Are you alone at home, or do you have someone there to spend time with? I hope you have family or friends to socialize with etc. This COVID-19 crap is making things hard too. So many people depressed these days. I hope you are feeling better now that you are home. I hate being in the hospital. I've never been in a mental hospital, but I have heart failure and have been in the hospital plenty with that and I understand perfectly why you don't want to be there. It is a nightmare! Having someone scream like that, glad I never had that. Worst thing I ever had mentally was when I was in cardiac ICU and the person next to me died, and then the replacement died too all while I was there. Scared me that I might be next!

 

[Vicki3116]

Have you experienced any improvement compared to how you felt back in October?

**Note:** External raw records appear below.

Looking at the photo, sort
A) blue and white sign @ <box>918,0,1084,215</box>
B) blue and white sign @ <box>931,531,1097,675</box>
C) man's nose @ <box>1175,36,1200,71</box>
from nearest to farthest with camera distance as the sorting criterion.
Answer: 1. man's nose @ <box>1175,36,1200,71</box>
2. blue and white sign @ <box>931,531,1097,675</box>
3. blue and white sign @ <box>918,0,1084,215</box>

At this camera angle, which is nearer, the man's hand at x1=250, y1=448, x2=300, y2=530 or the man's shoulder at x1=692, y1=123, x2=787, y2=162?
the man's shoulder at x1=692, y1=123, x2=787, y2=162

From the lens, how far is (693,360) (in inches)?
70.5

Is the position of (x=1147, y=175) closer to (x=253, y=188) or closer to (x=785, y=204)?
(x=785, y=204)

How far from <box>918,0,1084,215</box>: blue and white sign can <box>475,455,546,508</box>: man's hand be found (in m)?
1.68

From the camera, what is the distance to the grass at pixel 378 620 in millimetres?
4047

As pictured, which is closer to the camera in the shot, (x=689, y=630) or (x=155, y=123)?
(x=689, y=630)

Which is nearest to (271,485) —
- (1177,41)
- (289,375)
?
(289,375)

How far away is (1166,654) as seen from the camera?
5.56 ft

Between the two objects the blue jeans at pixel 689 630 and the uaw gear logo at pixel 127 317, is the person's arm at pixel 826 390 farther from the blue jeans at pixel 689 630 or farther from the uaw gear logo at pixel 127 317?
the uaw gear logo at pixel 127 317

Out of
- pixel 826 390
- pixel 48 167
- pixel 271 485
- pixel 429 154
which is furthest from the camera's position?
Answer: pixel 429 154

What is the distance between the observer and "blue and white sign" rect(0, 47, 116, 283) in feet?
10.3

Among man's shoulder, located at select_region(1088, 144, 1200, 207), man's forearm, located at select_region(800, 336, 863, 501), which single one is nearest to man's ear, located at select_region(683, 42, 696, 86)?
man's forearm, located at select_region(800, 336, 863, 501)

Err it's difficult to say. Everything has been so changeable and my mental state has been all over the place. I think I was probably more hopeful back in October, maybe not feeling as trapped in my head as I am now. In terms of the actual noise though I'm not sure, it's constantly changing. I definitely have less anxiety but I still feel hopelessly agitated by my own head and the incessant noise. I'm not afraid of it anymore, it's just consistently disruptive and I feel like it takes me away from experiencing life the way I want to. That's what really gets to me. I try not to monitor it at all, but I'm always aware of it. Always.

 

[Vicki3116]

Are you alone at home, or do you have someone there to spend time with? I hope you have family or friends to socialize with etc. This COVID-19 crap is making things hard too. So many people depressed these days. I hope you are feeling better now that you are home. I hate being in the hospital. I've never been in a mental hospital, but I have heart failure and have been in the hospital plenty with that and I understand perfectly why you don't want to be there. It is a nightmare! Having someone scream like that, glad I never had that. Worst thing I ever had mentally was when I was in cardiac ICU and the person next to me died, and then the replacement died too all while I was there. Scared me that I might be next!

Bless you, hospitals aren't nice, are they. I'm home now, my ex boyfriend is spending Christmas Day with me. Was not expecting to be spending Christmas with my ex and tinnitus this year but that's life I suppose.

 

[Pulsing Ear]

Bless you, hospitals aren't nice, are they. I'm home now, my ex boyfriend is spending Christmas Day with me. Was not expecting to be spending Christmas with my ex and tinnitus this year but that's life I suppose.

That's great that he came over to stay with you. It is weird sometimes how life turns out. He must still really care about you if he is spending Christmas with you. I bet having someone to spend time with will help to mask that tinnitus. I'm having a good day so far because my pulsing ear went away within about 45 minutes of getting up. It usually goes away within about 2 hours or so. My tinnitus is always there, but I've had it for about 30 years so I am used to it and it doesn't bother me a bit.

Merry Christmas, and may this new year be much much better than 2020! Things will get better for you. It was tough for me after my heart attack but I managed and now it's been over 12 years since I had it. I was a bodybuilder only 38 years old and really fit and now I can't do the exercise that I used to love. I still manage to enjoy life, just found other things to concentrate on. I'm still here and glad to be alive!